## Aim of the task
Exclude the pictures, then repeat the remaining data exactly.

## Provided data
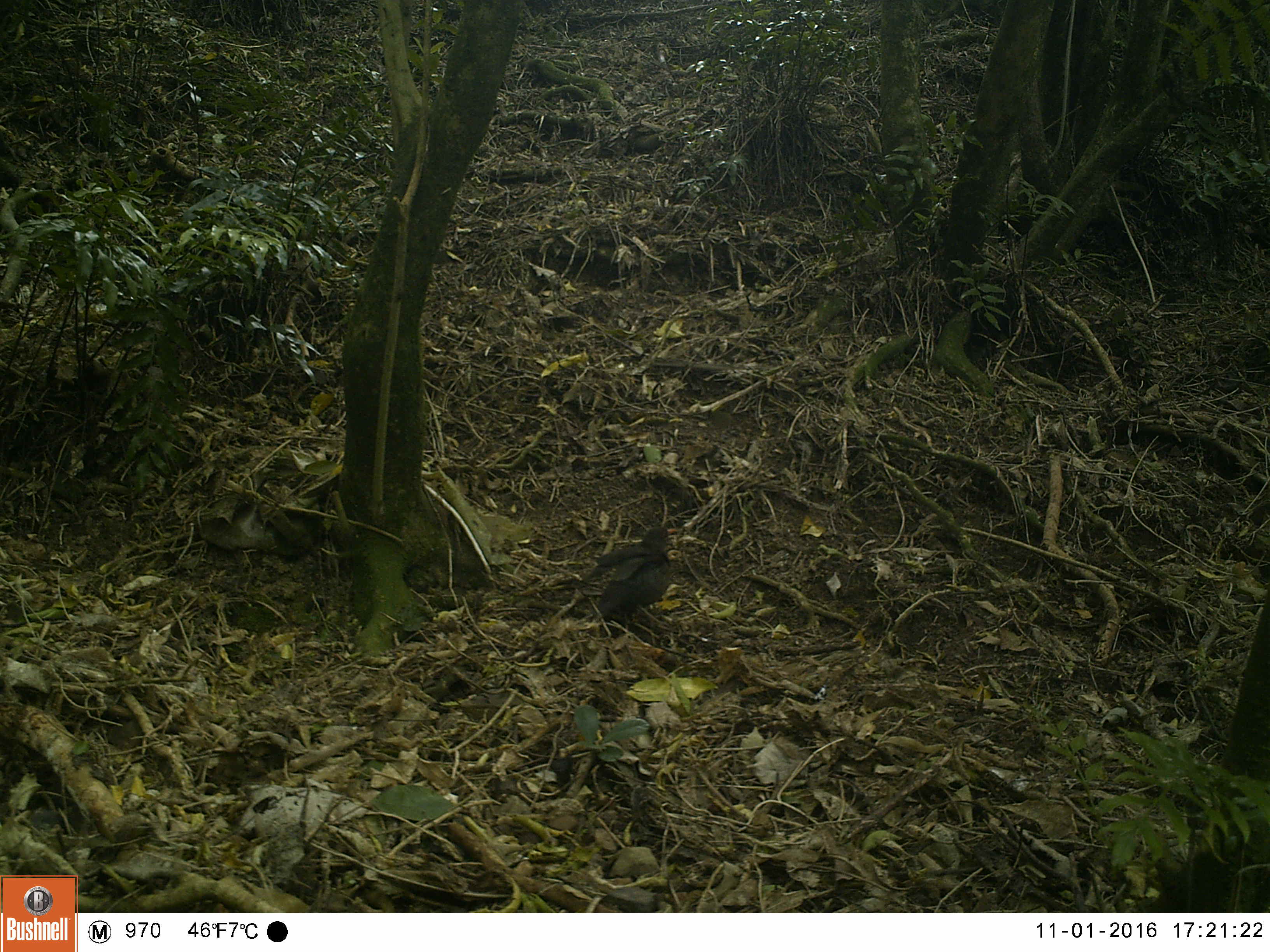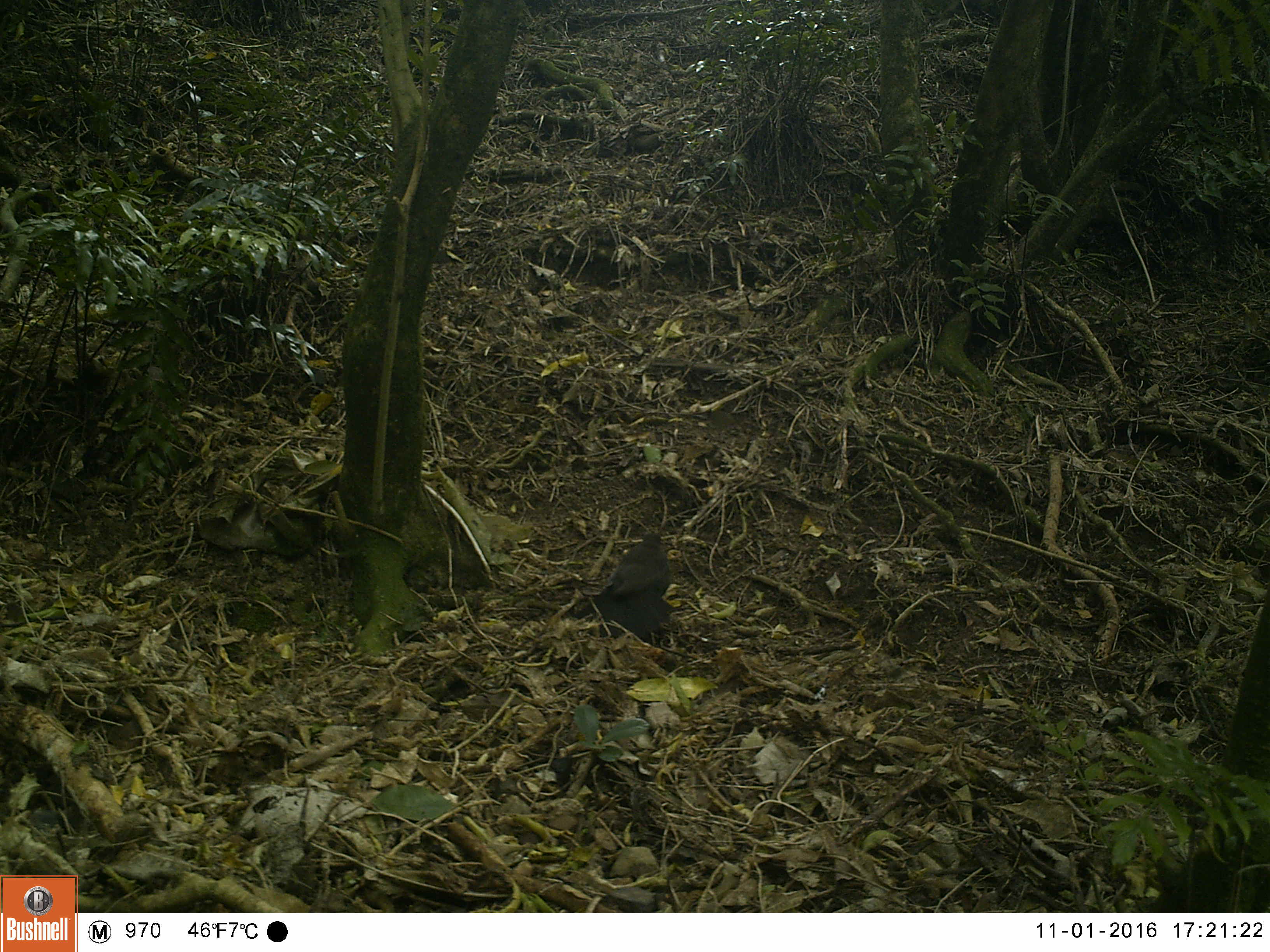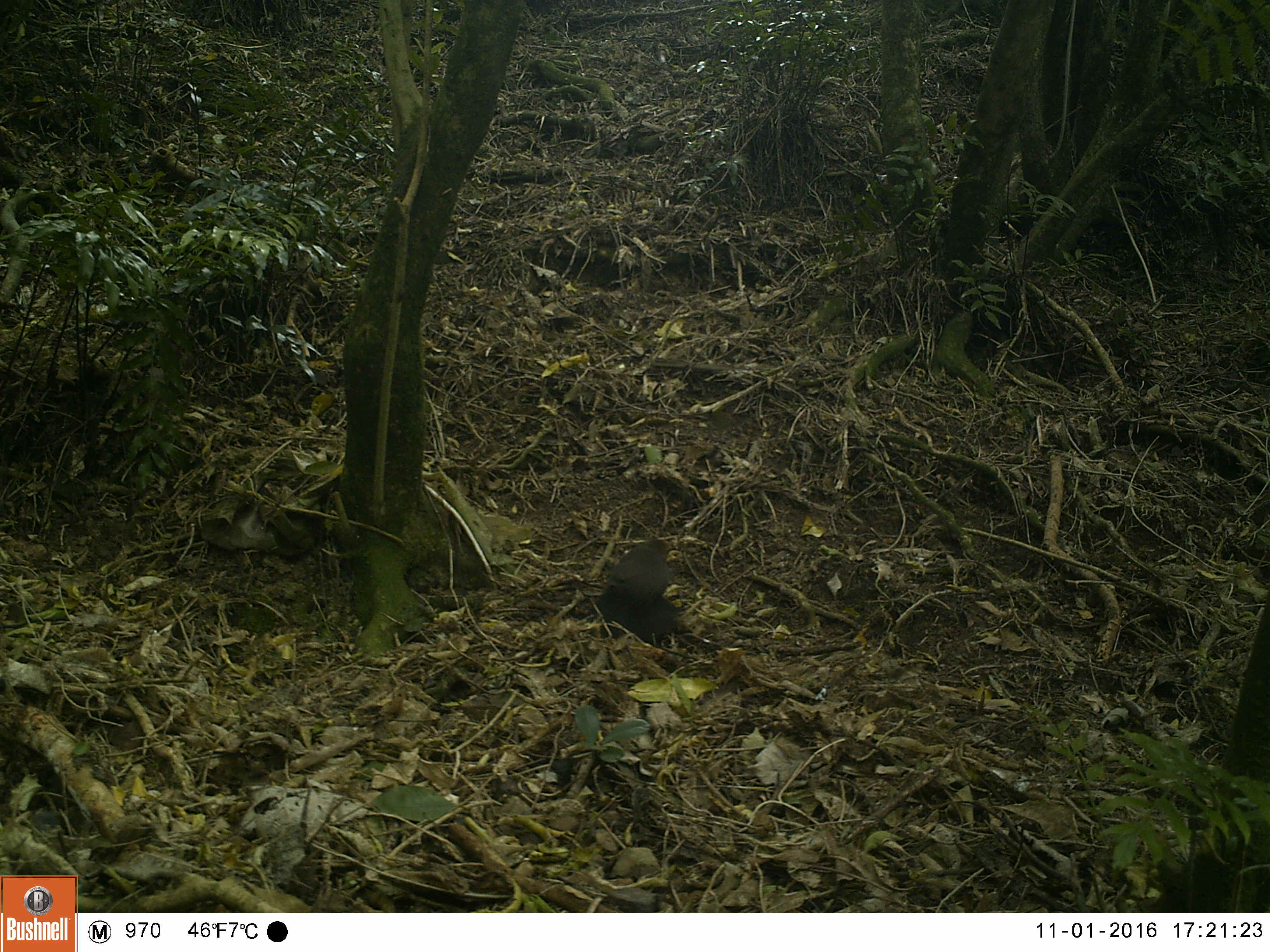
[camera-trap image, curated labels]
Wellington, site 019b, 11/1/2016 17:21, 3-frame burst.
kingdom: Animalia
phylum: Chordata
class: Aves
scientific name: Aves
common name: bird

## Solved problem
[camera-trap image, curated labels]
Wellington, site 019b, 11/1/2016 17:21, 3-frame burst.
kingdom: Animalia
phylum: Chordata
class: Aves
scientific name: Aves
common name: bird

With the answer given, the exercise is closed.